La fecha del 28 de agosto traerá además una curiosidad para el país. Ese día se cumplirá un año desde que Hernán Lacunza anunció la primera postergación unilateral de los vencimientos de deuda de la Argentina. Ese día, el último ministro de Hacienda de Mauricio Macri presentó un plan de “reperfilamiento” que incluía los pagos de las Letras del Tesoro (Letes, Lelink, Lecap y Lecer) adquiridas antes de 31 de julio, del resto de los bonos emitidos bajo Ley Nueva York o bajo legislación local destinado sólo a los inversores institucionales (fondos y bancos). Los pagos por unos u$s11.800 millones hasta fin de año se liquidarían el 15% al vencimiento, 25% a tres meses y 65% a seis meses. Esto implicaba que sería el Gobierno que sucediera a Macri el que debería tomar la decisión de cumplir o no con el cronograma. Para los especialistas este fue el primer paso en el default que luego tuvo otras dos etapas, ya con Alberto Fernández en el Gobierno y con Guzmán en Hacienda. El primero fue cuando no se liquidó a tiempo el pago del 22 de junio (habían vencido el 22 de mayo, pero se contabilizan los 30 días de gracia) de los Global 2021, 2026 y 2046 por u$s500 millones. Luego tampoco se cumpliría con el pago al Club de París el 9 de julio por unos u$s2.100 millones y finalmente dejaría de pagar el 30 de julio u$s566 millones correspondientes al Discount emitido durante el Gobierno de Néstor Kirchner. Se completó así un año sucesivo de un mismo default; más allá que algunos los contabilicen como dos eventos diferentes.
Perspectivas
Lo importantes es que desde esta semana comenzará a correr el tiempo para que los tres grupos que representan a los acreedores, cumplan su palabra y se sumen al llamado a reestructurar organizado por Guzmán. Según los contactos que desde CGS&H mantuvieron con los bonistas, no deberían haber sorpresas. Y, rápidamente, podría Hacienda comenzar a contabilizar adhesiones para el canje y verificar qué tan cerca se está de las mayorías necesarias para dar como exitoso el proceso. El mismo dato recogía el Lazard, el banco mediador; y el Bank of America y el HSBC, las dos entidades designadas para emitir la deuda. De hecho, los abogados que representan al Grupo Ad Hoc de Bonistas Argentinos, el Comité de Acreedores de Argentina y el Grupo de Bonistas del Canje afirmaron que probablemente las adhesiones de los grupos se den de manera uniforme y no de manera escalonada. Y a través de representantes legales con las autorizaciones notariales para actuar en representación de los fondos de inversión en su conjunto.
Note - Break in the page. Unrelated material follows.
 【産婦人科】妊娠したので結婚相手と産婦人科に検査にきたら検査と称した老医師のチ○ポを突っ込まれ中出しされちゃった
Esto debería acelerar las aceptaciones, y generar en poco tiempo una masa crítica que le dé a Guzmán el dato exacto sobre cómo debería aplicar las “redesignaciones”. Sobre este punto los acreedores esperarán a conocer hoy la letra final de los contratos presentados por la Argentina para saber que no habrá sorpresas a lo que se negoció hasta el viernes pasado según los términos legales planteados por las partes. Fue el capítulo que siguió al cierre de las negociaciones financieras, sobre la base de un Valor Presente Neto de 54,8 dólares por cada lámina de 100, basado en una reducción a más de la mitad de los intereses de la deuda de la Argentina.